With Douglas Sanderson he founded Hallmark Recordings in 1952 , whose first president he was until 1954 and for which he worked as a producer. At the same time he worked for the CBC radio , for which he produced programs such as CBC Wednesday Night , Folk Song Time (with Edith Fowke ), CBC Concert Hall and Distinguished Artists . From 1961 to 1964 he was also a radio producer for the CBC Symphony Orchestra .

In 1964 he succeeded John Adaskin as director of the Canadian Music Center . In this capacity he devoted himself to the promotion of Canadian music with publications and lectures and was a member of boards and committees, including the Canadian Conference of the Arts , the Canadian Music Educators Association , the Canadian Music Coucil (CMC), the Toronto Mendelssohn Choir and of the Toronto Symphony Orchestra .

He was secretary from 1974 to 1976 and from 1976 to 1977 President of the Music Information Centers Commission of the International Association of Music Libraries and 1974–75 President of the Canadian Association of Music Libraries (CAML). In addition to the CMC's catalogs of Canadian compositions, he also published its newsletter (1964–66) and the Musicanada magazine (1967–70). At the University of York he gave the lecture series Man and His Music from 1969-70 and in 1974 Canadian Music . He worked as musical advisor on Edith Fowke's The Penguin Book of Canadian Folk Songs (1973).

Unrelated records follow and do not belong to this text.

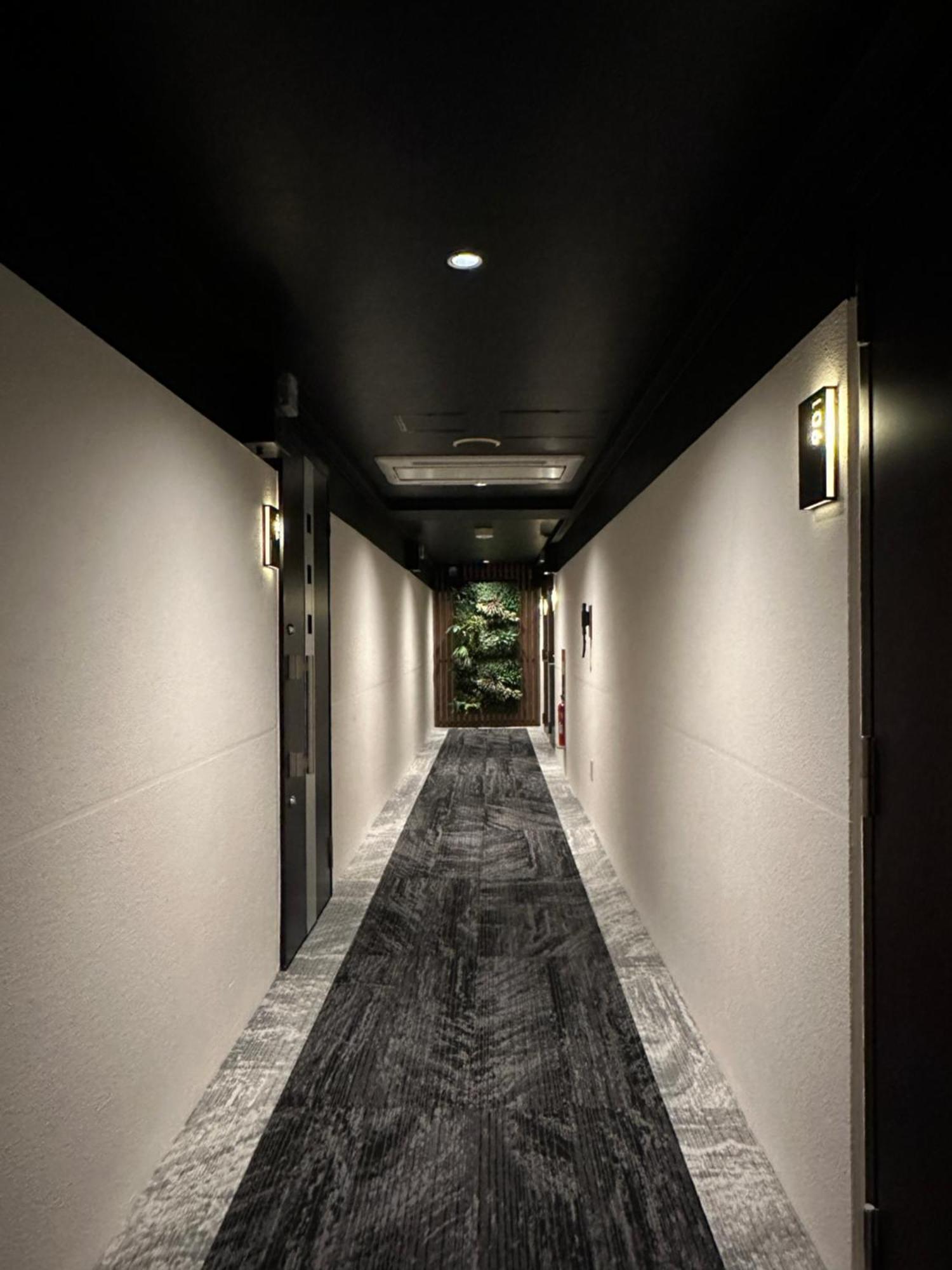Ebisu Hotel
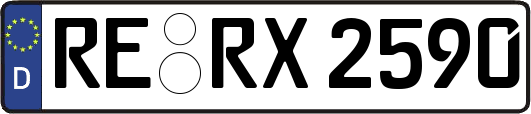 RE-RX2590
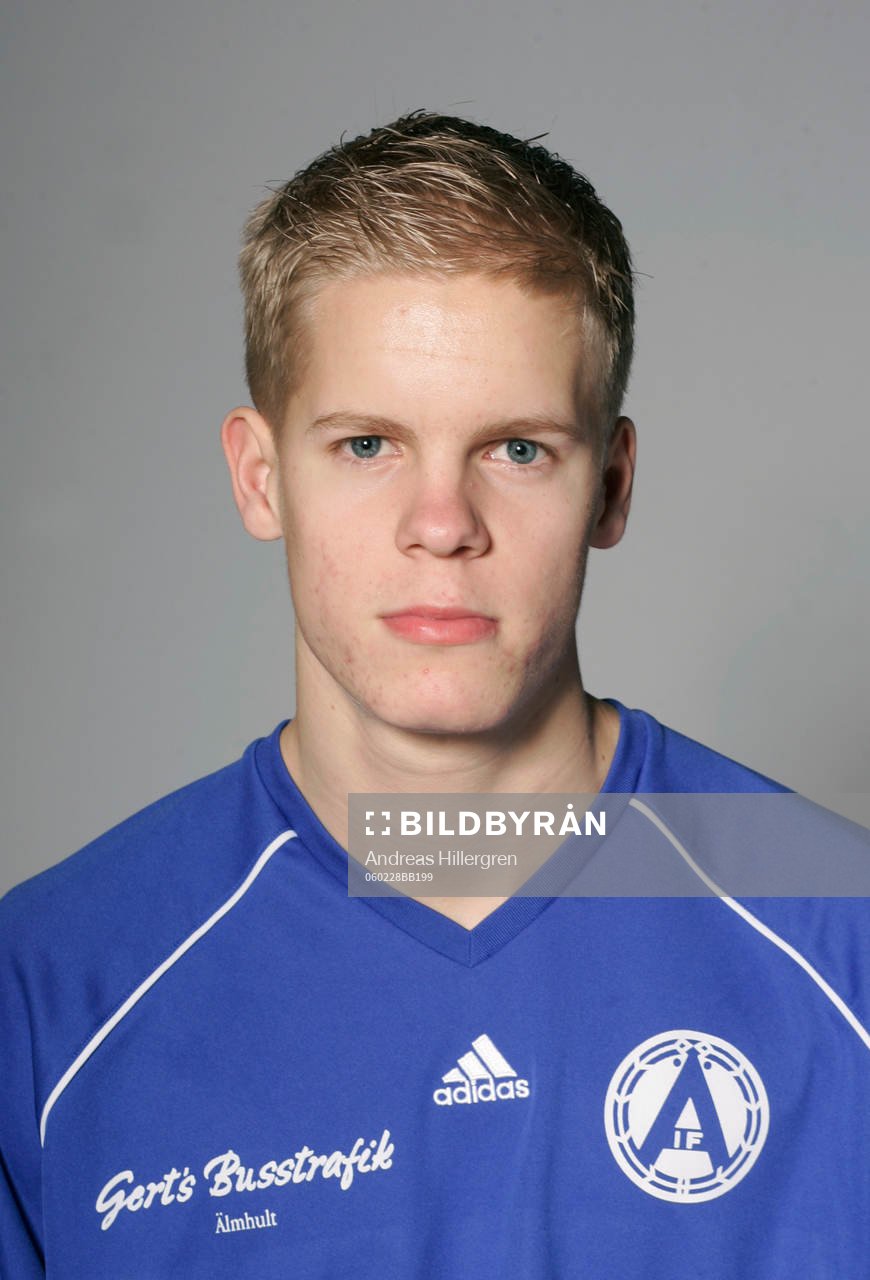 André Rosenkvist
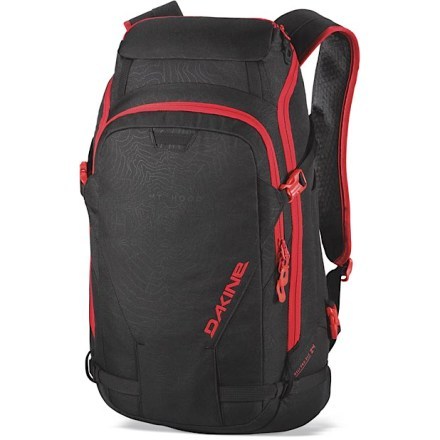Heli Pro 24L Backpack – Dakine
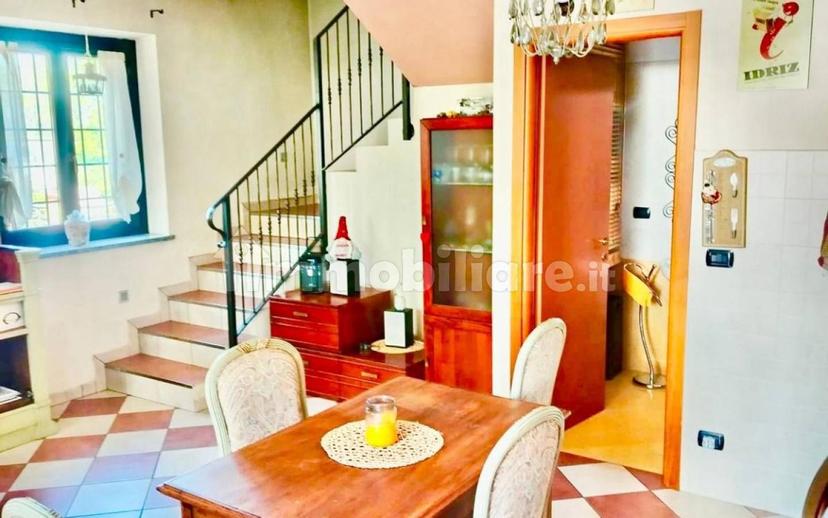 Terratetto unifamiliare frazione Ruata Re 9, Saluzzo — foto 12 di 16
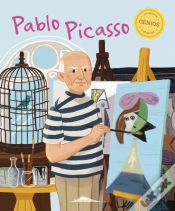 Capa do artigo Génios N.º 2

In 1977 he became head of the Music Department at the University of Ottawa , where he gave courses in acoustics and Canadian music. In 1978 he was awarded the Canadian Music Council Medal . After retiring in 1985, he worked on a biography of his father, which, however, remained unfinished. MacMillan's brother Ross, a chemical engineer, was married to pianist and music educator Gwen Beamish . Of his four children, two embarked on a musical career: Elizabeth MacMillan as a viol player and Kevin MacMillan as a violinist.